▶ **Problem details**
Could you reproduce all of the entries below without a single change?

(Beginning of Provided material)

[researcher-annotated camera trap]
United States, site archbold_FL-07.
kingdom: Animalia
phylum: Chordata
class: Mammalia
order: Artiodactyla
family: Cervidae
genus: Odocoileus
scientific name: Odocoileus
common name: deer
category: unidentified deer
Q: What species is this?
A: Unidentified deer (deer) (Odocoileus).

(End of Provided material)

▶ **Problem solution**
[researcher-annotated camera trap]
United States, site archbold_FL-07.
kingdom: Animalia
phylum: Chordata
class: Mammalia
order: Artiodactyla
family: Cervidae
genus: Odocoileus
scientific name: Odocoileus
common name: deer
category: unidentified deer
Q: What species is this?
A: Unidentified deer (deer) (Odocoileus).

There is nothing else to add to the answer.